The second question, as to the purifying and regenerative effects of Christianity, may be answered by a simple denial of the facts. To make good this denial at the present time and place is obviously impossible, but the open-minded reader may be referred to two popular and succinct statements of the case from this point of view, in the late Cotter Morison’s Service of Man and in Mr. McCabe’s recently published work, The Bible in Europe. In short, it can be very easily and conclusively shown that not a single one of the beneficent effects ascribed to the advent of the Christian religion in the Roman Empire are really due to it, but, in so far as they rest on facts, are traceable to quite other causes – causes in most cases already in operation before Christianity dawned on the world.

On the other hand, two things Christianity has undoubtedly given to the world, viz., religious persecution and religious hypocrisy.
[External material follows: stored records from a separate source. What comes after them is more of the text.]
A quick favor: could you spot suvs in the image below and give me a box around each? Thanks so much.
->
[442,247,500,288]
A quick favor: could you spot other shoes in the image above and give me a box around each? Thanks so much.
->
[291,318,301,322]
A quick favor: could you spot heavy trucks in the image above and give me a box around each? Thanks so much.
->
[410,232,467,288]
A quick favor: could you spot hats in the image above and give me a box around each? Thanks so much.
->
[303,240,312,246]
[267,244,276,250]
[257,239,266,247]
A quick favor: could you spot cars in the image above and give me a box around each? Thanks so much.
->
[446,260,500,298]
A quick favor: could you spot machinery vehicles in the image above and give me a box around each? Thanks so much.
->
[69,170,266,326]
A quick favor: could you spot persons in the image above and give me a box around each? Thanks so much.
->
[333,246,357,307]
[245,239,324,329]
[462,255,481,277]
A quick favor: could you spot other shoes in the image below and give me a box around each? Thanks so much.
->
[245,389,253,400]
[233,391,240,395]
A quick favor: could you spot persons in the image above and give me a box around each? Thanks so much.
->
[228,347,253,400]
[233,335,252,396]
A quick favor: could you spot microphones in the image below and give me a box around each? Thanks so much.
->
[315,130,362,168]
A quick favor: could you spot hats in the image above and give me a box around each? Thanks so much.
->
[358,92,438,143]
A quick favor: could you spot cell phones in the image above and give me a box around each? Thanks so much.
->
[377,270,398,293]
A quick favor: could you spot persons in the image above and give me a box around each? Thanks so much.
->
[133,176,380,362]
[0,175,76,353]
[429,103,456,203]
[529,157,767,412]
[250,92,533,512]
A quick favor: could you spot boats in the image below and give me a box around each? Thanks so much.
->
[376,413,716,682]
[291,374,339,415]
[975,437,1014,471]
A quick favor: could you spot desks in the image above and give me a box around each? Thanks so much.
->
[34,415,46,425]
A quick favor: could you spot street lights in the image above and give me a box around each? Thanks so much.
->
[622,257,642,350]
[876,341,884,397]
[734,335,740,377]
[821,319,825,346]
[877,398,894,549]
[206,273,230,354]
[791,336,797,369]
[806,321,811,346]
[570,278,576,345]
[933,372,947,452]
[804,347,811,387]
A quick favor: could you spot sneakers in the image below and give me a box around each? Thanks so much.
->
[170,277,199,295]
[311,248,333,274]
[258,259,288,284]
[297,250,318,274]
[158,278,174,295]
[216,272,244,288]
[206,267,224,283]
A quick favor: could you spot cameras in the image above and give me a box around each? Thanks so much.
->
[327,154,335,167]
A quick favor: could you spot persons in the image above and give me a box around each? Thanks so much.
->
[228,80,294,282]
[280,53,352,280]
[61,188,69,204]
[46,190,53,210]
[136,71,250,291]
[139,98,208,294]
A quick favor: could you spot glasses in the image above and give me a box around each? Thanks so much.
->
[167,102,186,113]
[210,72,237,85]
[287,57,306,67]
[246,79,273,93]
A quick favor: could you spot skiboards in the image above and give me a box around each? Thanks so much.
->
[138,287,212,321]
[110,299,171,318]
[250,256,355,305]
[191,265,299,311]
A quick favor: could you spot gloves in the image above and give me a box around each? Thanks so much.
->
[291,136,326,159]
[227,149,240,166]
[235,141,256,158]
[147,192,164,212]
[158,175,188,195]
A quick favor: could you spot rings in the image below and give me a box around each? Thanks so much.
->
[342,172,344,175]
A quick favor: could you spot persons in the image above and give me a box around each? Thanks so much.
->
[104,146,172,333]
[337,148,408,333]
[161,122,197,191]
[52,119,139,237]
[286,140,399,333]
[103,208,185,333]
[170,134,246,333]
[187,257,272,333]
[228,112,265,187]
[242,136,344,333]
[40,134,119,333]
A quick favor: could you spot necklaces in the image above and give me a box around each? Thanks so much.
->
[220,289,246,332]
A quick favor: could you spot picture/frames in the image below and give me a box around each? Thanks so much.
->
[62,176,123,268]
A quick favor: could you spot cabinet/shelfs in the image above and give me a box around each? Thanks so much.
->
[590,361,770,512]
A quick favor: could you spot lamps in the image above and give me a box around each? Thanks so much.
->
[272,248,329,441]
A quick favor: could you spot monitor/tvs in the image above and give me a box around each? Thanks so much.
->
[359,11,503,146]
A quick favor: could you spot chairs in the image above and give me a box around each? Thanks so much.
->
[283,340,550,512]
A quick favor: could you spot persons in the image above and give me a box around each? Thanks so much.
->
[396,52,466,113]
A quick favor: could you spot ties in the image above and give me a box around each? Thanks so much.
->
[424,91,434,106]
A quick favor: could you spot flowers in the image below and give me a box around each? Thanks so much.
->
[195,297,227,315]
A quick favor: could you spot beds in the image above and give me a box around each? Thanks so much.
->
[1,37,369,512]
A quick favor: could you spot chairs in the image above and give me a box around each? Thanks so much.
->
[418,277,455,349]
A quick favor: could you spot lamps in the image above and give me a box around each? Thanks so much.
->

A Catholic bishop had the effrontery, after the murder of Ferrer, to talk in an encyclical about the antagonism of the wicked world to “Christ and his church.” Yes, there has been, is, and will continue so long as a vestige of organised Christianity remains an antagonism between all that is best in the world, all that is worth living and fighting for in human affairs, and the solid phalanx of opposition to knowledge backed by cruelty, toadyism to wealth, privilege, and lust of oligarchic power, for which in the main “Christ and his church” have always stood. The men of movements are, after all, largely symbols. It may well be that the Idealist, the Socialist and the Freethinker, of the future will oppose to the memory of the self-praising Galilean of what by an arbitrary convention (as reckoning from the 27th year of Augustus, A.U.C. 753) we term the first century, that of the self-effacing Catalonian of what by the same reckoning we term the twentieth century.

 

Note

1. The unscrupulously partisan nature of the Gospel narrative is strikingly exemplified in the treatment of a rival agitator to Jesus. “Barabbas,” whose name is now a byeword, but which simply means the son of Abba, is abusively styled a “robber,” and is accused of “committing murder” in an insurrection. The data given would simply seem to indicate that this son of Abba was a leader of one of the numerous abortive émeutes occurring in Jerusalem at the time, and that his worst crime was probably an excess of patriotic zeal and religious enthusiasm. Insurrections are not generally made with rose-water, and that lives were lost in street-fighting is likely enough, but to charge “Barabbas “ with “murder” looks like sheer malignancy. How about the attack on the persons lawfully engaged in earning their livelihood in the forecourt of the Temple by Jesus and his followers? For, as Mr. Sturt has recently shown, it is quite clear that this incident, if historical at all, implies the armed raid of a band, by whom the Temple authorities were for the time being overpowered. Would lives lost in this case have meant “murder”? It would seem from the narrative that the parallel between the cases of Barabbas and Jesus was obvious alike to Pilate and the Jerusalem mob.